> **Source text**:
★ ★ ★
The findings of the survey were presented as a webinar and the slides are also available (PDF). The radar project is overseen by Cheryl Hung, VP of Ecosystem at CNCF. The team that worked on collecting and analysing the data for the Observability radar includes Kunal Parmar (Box), Marcin Suterski (NY Times), Jason Tarasovic (payitgov.com) and Jon Moter (Zendesk). This is the second radar after the first which was published in June 2020 and was focused on Continuous Delivery.

At the outset there is an acknowledgement that the survey is not exhaustive in terms of tools and technologies. The tech radar is "intended to be a guide" instead of taking any unequivocal position of prescribing technologies that are perfect for a given situation.

The Observability radar team received 283 votes from 32 companies on various observability tools and solutions. The respondents were spread across different domains, but most were from software companies. Hung notes that there might be a slight bias towards mid to large sized companies.

The CNCF tech radar categorizes solutions at three levels or "rings" - Adopt, Trial, and Assess. In this radar, the Assess ring - which is supposed to have the "least consensus" - includes Thanos, OpenTelemetry and Kiali. In contrast to Thanos and Kiali, OpenTelemetry is a specification and not a tool. The Trial ring - which has tools that are "promising" - includes Jaeger, Splunk, Lightstep, StatsD, Cloudwatch, and Sentry. The last ring - Adopt - which indicates "wide adoption" - has Prometheus, Grafana, Elastic, Datadog, and OpenMetrics. The fact that tools like Splunk and StatsD have been around for a while and are widely used in many organizations indicates that this grouping is not perfect. Also, AWS users usually end up using Cloudwatch to some extent, as noted by one of the team members in the webinar. Interestingly, the Trial and Adopt rings have both SaaS as well as self-managed solutions.

The team also reports three interesting themes that came out of this survey. The first is that the most commonly adopted tools are open source. One of the presenters mentions that it's noteworthy that companies are spending time and energy in running these OSS tools. It is easy to bring up a small test deployment of such tools, but it typically takes a lot of effort and time to get them up and running at a larger scale.
★ ★ ★
> **Required action 1**: Could you translate this sentence from the Observability radar article into Spanish: "The Observability radar team received 283 votes from 32 companies on various observability tools and solutions."?
> **Required action 2**: Would you repeat, word for word, the stretch of the Observability radar article from "At the outset" through "a given situation."?
> **Required action 3**:
Do these statements agree with the Observability radar article? Answer yes or no for each, quoting the words of the article that decide it.
(a) The first radar, published in June 2020, focused on Continuous Delivery.
(b) Most of the respondents came from software companies.
(c) The votes came from 50 companies.

> **Provided information**:
★ ★ ★
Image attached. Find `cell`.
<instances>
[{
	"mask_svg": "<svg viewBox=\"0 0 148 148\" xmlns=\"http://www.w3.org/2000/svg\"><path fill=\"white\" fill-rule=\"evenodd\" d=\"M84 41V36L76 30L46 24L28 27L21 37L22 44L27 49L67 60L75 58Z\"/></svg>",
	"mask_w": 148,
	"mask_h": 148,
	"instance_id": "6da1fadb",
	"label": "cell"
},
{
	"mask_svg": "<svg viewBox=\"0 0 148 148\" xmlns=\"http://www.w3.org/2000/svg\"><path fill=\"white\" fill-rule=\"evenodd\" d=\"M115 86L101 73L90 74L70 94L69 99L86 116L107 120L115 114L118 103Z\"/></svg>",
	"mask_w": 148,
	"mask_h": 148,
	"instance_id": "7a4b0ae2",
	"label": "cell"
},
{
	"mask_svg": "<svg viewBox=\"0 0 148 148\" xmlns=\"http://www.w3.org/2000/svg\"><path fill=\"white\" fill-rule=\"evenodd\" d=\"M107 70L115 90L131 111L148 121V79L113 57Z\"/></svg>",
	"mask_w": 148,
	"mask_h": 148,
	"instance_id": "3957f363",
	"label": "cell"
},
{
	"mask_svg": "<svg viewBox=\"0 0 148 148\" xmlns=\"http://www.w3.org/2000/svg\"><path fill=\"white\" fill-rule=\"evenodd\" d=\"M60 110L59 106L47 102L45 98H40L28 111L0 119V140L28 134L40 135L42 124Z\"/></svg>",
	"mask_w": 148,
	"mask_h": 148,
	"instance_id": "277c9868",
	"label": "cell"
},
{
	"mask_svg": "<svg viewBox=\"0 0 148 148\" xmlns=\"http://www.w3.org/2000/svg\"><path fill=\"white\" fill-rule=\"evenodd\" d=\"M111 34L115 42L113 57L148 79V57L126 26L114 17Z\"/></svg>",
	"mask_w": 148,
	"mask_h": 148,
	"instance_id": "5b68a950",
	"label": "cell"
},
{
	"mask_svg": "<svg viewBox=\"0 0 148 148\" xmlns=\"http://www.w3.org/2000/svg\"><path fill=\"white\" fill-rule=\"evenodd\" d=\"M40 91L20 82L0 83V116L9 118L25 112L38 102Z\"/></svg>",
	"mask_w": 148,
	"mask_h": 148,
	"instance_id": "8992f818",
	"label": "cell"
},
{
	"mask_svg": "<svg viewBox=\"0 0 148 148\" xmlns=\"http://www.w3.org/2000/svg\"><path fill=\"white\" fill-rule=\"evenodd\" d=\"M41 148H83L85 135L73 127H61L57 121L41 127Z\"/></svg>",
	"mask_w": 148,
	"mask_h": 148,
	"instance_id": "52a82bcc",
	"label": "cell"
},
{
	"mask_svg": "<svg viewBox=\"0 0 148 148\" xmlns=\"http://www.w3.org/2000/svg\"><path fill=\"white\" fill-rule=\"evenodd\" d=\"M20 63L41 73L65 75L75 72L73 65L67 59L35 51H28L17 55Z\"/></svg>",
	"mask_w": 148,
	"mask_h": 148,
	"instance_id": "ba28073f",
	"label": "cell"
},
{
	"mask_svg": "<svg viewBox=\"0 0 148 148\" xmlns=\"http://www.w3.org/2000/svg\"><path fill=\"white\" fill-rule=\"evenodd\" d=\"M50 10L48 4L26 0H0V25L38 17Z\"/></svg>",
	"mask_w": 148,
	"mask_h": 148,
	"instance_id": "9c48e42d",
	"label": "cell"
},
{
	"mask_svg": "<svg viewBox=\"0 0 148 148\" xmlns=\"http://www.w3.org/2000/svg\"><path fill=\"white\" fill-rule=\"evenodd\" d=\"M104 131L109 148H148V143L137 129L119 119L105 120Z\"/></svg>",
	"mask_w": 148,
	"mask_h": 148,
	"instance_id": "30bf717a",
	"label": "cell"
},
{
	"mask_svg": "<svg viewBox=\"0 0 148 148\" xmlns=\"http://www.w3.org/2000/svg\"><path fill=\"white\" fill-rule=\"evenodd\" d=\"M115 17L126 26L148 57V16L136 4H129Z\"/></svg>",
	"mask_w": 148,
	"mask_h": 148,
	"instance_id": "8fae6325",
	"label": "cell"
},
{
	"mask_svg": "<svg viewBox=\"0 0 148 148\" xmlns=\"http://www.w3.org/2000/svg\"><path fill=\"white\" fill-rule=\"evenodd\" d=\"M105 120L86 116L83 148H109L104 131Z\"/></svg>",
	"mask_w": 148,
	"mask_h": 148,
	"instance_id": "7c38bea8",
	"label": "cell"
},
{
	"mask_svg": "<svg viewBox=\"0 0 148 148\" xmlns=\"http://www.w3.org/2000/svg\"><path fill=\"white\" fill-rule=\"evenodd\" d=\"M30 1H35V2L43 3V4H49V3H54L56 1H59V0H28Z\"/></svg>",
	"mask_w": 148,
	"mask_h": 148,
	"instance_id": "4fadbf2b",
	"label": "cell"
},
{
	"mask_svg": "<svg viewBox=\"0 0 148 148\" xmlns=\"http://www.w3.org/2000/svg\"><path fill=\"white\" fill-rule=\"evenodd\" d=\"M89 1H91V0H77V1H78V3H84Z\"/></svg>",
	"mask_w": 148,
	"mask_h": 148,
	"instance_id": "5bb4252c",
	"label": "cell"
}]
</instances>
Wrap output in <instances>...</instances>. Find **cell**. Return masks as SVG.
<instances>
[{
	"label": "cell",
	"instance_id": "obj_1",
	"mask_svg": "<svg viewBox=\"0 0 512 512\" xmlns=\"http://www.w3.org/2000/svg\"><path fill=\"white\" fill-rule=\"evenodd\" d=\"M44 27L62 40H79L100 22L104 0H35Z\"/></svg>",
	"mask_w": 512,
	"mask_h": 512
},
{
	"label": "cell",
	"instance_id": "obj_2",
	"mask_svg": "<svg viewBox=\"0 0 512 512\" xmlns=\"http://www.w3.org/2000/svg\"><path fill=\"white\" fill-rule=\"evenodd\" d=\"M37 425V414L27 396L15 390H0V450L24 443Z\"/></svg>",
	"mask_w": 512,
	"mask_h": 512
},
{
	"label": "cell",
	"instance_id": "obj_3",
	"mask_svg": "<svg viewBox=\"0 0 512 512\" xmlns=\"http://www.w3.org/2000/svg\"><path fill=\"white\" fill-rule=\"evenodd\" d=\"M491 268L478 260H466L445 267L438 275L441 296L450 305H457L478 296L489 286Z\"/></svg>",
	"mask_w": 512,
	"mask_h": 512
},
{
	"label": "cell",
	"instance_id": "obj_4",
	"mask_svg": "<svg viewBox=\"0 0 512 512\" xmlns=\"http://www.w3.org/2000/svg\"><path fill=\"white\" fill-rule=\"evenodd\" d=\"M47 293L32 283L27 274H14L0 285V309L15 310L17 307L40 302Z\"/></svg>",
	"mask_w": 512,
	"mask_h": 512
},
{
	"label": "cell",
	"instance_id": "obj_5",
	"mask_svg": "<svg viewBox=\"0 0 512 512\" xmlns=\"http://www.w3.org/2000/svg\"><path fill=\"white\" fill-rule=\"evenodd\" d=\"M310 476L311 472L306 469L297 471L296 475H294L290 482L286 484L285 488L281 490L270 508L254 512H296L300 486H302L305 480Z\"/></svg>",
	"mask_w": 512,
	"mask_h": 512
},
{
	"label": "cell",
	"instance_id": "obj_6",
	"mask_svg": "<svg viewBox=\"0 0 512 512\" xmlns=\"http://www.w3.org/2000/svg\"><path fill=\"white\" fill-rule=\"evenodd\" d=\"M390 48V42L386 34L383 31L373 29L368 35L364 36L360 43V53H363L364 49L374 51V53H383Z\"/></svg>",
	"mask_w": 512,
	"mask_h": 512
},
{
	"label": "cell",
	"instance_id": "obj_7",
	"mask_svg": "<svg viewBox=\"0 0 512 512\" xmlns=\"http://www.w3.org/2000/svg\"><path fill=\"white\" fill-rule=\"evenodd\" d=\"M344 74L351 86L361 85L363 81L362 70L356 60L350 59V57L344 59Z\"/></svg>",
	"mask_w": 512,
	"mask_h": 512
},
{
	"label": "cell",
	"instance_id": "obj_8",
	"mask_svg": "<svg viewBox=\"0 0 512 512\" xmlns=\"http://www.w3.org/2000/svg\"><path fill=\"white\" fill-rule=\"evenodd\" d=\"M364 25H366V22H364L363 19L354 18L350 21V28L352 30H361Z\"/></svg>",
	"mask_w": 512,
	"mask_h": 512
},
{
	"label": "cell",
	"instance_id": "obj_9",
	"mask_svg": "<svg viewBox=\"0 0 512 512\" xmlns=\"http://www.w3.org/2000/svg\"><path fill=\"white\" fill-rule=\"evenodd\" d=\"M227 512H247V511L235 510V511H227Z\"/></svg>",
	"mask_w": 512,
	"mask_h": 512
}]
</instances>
★ ★ ★
> **Task answer 1**: El equipo del radar de observabilidad recibió 283 votos de 32 empresas sobre diversas herramientas y soluciones de observabilidad.

> **Task answer 2**:
At the outset there is an acknowledgement that the survey is not exhaustive in terms of tools and technologies. The tech radar is "intended to be a guide" instead of taking any unequivocal position of prescribing technologies that are perfect for a given situation.

> **Task answer 3**:
(a) Yes: "the first which was published in June 2020 and was focused on Continuous Delivery"
(b) Yes: "most were from software companies"
(c) No: "283 votes from 32 companies"